→ Information provided
***
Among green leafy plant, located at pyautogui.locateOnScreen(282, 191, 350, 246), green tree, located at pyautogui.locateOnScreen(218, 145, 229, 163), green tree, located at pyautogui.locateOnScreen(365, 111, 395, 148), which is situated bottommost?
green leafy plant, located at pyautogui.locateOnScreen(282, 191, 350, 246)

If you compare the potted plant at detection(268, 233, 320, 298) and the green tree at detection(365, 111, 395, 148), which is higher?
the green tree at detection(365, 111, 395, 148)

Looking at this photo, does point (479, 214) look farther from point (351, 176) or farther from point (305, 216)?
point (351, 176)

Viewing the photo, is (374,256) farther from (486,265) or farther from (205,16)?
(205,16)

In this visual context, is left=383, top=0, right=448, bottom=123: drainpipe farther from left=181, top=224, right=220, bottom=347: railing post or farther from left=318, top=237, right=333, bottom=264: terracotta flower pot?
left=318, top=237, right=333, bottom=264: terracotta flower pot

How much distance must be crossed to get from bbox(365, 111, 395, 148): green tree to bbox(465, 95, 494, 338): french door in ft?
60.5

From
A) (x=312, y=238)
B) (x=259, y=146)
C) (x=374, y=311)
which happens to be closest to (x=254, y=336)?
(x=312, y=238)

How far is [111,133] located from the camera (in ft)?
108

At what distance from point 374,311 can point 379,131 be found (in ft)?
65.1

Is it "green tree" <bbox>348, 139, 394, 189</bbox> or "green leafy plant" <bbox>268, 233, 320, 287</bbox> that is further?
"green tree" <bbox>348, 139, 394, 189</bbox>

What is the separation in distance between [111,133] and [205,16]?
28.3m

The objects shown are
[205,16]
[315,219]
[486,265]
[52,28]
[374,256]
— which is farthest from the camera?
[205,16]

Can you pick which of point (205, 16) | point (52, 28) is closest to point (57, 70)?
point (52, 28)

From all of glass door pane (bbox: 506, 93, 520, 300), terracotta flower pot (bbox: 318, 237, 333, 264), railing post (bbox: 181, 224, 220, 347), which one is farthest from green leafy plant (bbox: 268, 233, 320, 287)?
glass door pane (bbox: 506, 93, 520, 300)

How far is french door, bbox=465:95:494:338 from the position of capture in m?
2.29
***
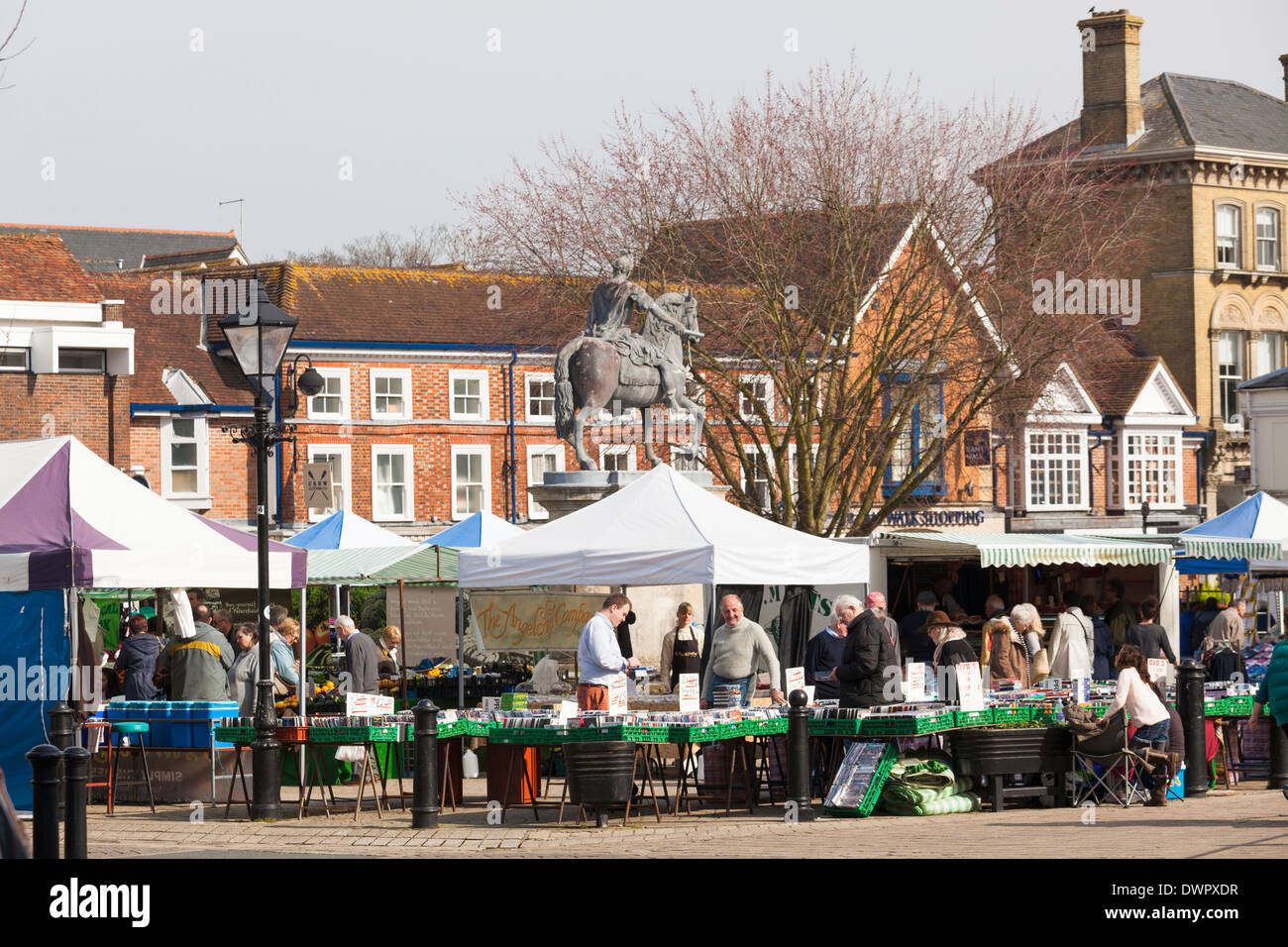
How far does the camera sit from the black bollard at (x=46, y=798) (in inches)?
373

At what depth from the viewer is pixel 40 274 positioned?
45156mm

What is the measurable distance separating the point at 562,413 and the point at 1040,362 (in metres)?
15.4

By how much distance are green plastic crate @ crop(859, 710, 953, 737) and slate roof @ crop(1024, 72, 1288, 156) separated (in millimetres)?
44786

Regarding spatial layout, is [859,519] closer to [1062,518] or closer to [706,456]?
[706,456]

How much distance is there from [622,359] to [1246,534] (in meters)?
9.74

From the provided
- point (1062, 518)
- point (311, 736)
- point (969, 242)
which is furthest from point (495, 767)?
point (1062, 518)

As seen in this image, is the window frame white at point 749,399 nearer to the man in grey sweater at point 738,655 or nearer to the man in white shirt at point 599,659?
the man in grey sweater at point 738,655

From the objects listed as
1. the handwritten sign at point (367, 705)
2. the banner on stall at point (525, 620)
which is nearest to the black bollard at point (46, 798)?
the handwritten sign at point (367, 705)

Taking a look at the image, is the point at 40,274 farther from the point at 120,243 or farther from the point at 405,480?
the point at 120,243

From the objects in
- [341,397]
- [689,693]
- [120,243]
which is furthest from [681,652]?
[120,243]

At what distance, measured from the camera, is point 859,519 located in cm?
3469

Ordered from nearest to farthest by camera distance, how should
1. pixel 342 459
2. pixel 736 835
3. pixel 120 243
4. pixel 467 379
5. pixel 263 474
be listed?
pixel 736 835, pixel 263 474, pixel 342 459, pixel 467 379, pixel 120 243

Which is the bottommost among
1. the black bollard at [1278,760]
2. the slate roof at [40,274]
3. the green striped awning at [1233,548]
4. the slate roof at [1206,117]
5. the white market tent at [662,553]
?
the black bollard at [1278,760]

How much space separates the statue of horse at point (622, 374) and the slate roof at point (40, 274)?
***
→ Aim of the task
Gather every line of the material above that contains the word "leafy", and copy each of those lines in full.

→ The solution
Among green leafy plant, located at pyautogui.locateOnScreen(282, 191, 350, 246), green tree, located at pyautogui.locateOnScreen(218, 145, 229, 163), green tree, located at pyautogui.locateOnScreen(365, 111, 395, 148), which is situated bottommost?
green leafy plant, located at pyautogui.locateOnScreen(282, 191, 350, 246)
Is it "green tree" <bbox>348, 139, 394, 189</bbox> or "green leafy plant" <bbox>268, 233, 320, 287</bbox> that is further?
From all of glass door pane (bbox: 506, 93, 520, 300), terracotta flower pot (bbox: 318, 237, 333, 264), railing post (bbox: 181, 224, 220, 347), which one is farthest from green leafy plant (bbox: 268, 233, 320, 287)?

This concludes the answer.